On Tuesday the 14th the second Hadoop User Group UK
took place in London. This time venue and pizza was sponsored by Sun. The room quickly filled http://www.thecepblog.com/2009/04/19/kmeans-clustering-now-running-on-elastic-mapreduce/with approximately 70 people.
Tom opened the session with a talk on 10 practical tips on how to get the most benefit from Apache Hadoop. The first question users should ask themselves is which type of programming language they want to use. There is a choice between structured data processing languages (PIG or Hive), dynamic languages (Streaming or Dumbo), or using Java which is closest to the system.

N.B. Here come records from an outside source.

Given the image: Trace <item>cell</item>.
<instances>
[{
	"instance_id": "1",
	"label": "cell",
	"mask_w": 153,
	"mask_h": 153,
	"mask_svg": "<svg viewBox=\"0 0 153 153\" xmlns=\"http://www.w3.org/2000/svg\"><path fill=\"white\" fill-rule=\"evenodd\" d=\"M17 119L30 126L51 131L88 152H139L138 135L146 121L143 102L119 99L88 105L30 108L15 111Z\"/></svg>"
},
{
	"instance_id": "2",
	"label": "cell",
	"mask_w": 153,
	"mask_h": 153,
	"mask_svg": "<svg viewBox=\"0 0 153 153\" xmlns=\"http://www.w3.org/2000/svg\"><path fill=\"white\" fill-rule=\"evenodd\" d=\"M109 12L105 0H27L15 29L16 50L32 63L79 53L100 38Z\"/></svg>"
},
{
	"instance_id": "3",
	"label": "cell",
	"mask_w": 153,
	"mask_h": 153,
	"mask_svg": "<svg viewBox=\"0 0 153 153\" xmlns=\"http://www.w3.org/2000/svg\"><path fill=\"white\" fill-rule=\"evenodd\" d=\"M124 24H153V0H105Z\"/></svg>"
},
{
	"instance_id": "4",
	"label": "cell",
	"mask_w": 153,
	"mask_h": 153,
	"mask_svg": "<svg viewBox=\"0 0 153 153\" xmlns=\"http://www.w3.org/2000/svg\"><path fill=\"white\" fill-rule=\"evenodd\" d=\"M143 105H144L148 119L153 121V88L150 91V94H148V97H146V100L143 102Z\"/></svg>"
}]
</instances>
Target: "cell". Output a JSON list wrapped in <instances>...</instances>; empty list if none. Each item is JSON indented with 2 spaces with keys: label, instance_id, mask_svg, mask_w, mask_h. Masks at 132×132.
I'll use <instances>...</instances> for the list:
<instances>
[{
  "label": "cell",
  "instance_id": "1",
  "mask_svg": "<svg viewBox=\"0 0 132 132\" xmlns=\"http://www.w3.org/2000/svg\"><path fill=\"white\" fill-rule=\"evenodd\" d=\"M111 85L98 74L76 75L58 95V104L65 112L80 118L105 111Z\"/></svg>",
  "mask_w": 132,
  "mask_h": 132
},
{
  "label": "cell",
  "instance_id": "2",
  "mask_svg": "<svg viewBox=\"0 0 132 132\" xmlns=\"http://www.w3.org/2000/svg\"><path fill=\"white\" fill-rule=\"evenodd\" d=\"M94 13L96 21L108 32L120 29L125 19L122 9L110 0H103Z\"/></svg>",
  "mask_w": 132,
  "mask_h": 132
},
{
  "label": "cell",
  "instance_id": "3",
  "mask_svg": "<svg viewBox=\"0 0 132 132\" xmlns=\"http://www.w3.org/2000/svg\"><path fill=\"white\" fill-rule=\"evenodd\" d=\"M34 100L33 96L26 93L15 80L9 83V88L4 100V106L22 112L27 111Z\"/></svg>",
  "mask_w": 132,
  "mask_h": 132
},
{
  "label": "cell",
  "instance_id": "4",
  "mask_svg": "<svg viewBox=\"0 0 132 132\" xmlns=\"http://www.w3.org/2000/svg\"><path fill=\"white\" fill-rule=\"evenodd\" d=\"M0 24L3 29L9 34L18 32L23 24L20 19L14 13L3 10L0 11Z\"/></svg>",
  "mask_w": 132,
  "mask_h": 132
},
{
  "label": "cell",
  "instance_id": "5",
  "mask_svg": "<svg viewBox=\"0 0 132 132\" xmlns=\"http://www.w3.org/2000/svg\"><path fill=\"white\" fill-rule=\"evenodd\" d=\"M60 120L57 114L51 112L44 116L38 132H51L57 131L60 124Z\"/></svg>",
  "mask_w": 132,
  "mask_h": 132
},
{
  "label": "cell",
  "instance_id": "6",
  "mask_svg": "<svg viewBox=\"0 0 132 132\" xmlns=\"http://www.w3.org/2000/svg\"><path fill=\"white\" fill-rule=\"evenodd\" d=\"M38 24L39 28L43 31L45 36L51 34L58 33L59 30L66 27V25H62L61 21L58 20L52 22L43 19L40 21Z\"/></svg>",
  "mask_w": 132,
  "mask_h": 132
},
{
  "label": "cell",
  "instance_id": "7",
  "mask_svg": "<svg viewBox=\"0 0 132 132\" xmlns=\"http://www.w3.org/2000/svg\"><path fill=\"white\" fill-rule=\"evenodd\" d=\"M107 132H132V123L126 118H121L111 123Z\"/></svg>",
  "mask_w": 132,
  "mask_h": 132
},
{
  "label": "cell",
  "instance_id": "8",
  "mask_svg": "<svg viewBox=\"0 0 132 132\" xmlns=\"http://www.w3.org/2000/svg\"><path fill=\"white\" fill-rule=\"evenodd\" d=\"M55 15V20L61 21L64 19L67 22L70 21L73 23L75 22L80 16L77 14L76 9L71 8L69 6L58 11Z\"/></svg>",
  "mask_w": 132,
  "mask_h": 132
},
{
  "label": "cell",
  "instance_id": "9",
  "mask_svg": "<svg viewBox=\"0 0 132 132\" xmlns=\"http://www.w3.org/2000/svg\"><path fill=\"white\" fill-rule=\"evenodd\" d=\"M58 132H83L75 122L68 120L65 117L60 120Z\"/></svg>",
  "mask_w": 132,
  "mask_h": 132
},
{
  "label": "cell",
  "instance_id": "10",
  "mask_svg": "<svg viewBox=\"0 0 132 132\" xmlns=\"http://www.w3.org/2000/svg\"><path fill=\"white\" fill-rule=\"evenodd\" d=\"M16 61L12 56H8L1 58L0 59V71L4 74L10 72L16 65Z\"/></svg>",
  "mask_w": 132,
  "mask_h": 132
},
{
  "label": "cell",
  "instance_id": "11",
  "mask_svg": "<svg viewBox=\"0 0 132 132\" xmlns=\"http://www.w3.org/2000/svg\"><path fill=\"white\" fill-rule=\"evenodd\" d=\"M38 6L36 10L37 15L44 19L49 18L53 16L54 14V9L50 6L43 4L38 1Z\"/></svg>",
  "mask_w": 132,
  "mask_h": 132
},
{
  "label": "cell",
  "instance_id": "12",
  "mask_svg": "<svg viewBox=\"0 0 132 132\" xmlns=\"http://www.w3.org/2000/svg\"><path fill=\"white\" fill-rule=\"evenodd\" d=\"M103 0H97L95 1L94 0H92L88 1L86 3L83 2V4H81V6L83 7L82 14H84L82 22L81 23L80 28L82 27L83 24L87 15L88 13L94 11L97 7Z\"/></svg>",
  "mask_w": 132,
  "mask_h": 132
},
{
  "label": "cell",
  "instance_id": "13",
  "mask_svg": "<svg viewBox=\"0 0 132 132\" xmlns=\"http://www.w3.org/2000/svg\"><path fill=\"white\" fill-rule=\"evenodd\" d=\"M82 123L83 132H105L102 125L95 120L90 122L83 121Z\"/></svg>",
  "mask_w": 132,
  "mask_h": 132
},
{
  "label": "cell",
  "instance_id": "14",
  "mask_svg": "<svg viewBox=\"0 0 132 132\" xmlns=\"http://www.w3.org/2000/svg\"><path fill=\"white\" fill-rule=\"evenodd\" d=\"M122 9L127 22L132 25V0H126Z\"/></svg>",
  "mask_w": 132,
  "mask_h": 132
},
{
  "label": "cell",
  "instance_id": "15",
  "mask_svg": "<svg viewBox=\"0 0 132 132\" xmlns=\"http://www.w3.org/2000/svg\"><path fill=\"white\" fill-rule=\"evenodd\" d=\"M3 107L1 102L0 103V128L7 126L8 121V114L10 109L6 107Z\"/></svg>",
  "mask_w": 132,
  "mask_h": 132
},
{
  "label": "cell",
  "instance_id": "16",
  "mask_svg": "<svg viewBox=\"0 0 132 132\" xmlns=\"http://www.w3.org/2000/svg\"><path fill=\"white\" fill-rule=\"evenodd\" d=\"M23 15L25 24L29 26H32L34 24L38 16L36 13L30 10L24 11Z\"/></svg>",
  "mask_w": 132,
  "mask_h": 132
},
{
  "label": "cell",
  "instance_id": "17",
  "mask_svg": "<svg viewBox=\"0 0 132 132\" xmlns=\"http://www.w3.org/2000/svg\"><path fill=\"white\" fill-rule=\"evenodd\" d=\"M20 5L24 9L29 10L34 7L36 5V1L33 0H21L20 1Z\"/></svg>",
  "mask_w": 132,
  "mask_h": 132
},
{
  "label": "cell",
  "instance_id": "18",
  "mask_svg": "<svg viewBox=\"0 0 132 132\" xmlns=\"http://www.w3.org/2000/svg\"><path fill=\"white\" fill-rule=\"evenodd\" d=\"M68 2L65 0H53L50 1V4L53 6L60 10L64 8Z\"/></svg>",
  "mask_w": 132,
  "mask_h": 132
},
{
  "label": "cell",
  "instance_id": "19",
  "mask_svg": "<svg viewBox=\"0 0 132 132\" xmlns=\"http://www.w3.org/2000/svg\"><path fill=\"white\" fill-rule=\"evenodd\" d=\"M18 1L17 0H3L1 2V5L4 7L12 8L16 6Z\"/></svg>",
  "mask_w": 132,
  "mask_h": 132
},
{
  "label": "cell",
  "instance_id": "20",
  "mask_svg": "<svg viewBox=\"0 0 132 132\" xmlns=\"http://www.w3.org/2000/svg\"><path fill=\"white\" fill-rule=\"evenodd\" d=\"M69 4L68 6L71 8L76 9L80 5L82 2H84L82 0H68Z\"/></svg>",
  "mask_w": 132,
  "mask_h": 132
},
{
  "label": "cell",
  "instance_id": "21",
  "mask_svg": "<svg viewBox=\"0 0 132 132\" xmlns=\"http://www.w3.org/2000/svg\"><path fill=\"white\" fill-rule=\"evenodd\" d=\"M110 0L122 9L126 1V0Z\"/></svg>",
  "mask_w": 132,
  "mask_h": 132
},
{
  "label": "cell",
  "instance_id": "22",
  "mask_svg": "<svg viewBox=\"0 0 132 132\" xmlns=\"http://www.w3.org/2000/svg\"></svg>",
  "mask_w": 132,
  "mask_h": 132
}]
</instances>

Tom's second hint dealt with the size of files to process with Hadoop: Both - too large unsplittable and too small ones are bad for performance. In the first case, the workload cannot be easily distributed across the nodes in the latter case each unit of work is to small to account for startup and coordination overhead. There are ways to remedy these problems with sequence files and map files though. Another performance optimization would be to chain individual jobs - PIG and Hive do a pretty decent job in automatically generating such jobs. ChainMapper and ChainReducer can help with creating chained jobs.
Another important task when implementing map reduce jobs is to tell Hadoop the progress of your job. For once, this is important for long running jobs in order for them to remain alive and not be killed by the framework due to timeouts. Second, it is convenient for the user as he can view the progress in the web UI of Hadoop.
Usual suspects for tuning a job: Number of mappers and reducers, usage of combiners, compression customised data serialisation, shuffling tweaks. Of course there is always the option to let someone else do the tuning: Cloudera does provide support as well as pre-built packages init scripts and the like ;)
In the second talk I did a brief Mahout intro. It was surprising to me that half of the attendees already employed machine learning algorithm implementations in their daily work. Judging from the discussion after the talk and from questions I received after it the interest in the project seems pretty high. The slide I liked the most: The announcement of our first 0.1 release. Thanks to all Mahout committers and contributors who made this possible.
After the coffee break Craig gave an introduction to Terrier an extensible information retrieval plattform developed at the university of Glasgow. He mentioned a few other open IR platforms namely Tuple Flow, Zettair, Lemur/Indri, Xapian, as well as of course nutch/Solr/Lucene.
What does Terrier have to do with the HugUK? Well index creation in Terrier is now based on an implementation that makes use of Hadoop for parallelization. Craig did some very interesting analysis on scalability of the solution: The team was able to achieve scaling near linear in the number of nodes added (at least as long as more than reducer is used ;) ).
After the pizza Paolo described his experiences implementing the vanilla pagerank computation with Hadoop. One of his test datasets was the Citeseer citation graph. Interestingly enough: Some of the nodes in this graph have self references (maybe due to extraction problems), duplicate citations, and the data comes in an invalid xml format.
The last talk was on HBase by Michael Stack. I am really happy I attended HugUK as I missed that talk in Amsterdam at the ApacheCon. First Michael gave an overview of which features of a typical RDBMS are not supported by HBase: Relations, joins, and of course JDBC being among the limitations. On the pro site HBase offers a multiple node solutions that has scale out and replication built in.
HBase can be used as source as well as as sink for map reduce jobs and thus integrates nicely with the Apache Hadoop stack. The framework provides a simple shell for administrative tasks (surgery on sick clusters forced flushes non sql get scan and put methods). In addition the master comes with a UI to monitor the cluster state.
Your typical DBA work though differs with HBase: Data locality and physical layout do matter and can be configured. Michaels recommendation was to start out testing with the XL instance on EC2 and decrease instances if you find out that it is too large.
The talk finished with an outlook of the features in the upcoming release the issues on the todo list and an overview of companies already using HBase.
After talks were finished quite a few attendees went over to a pub close by: Drinking beer, discussing new directions and sharing war stories.
I would to thank Johan Oskarsson
for organising the event. And a special thanks to Tom for letting me use his Laptop for the Apache Mahout presentation: the hard disk of mine broke exactly one day before.
Last but not least thank you to Sylvio and Susi for letting me stay at their place - and thanks to Helene for crying only during daytime when I was out anyway ;)
Hope to see at least some of the attendees again at the next Hadoop Meetup in Berlin. Looking forward to the next Hadoop User Group UK.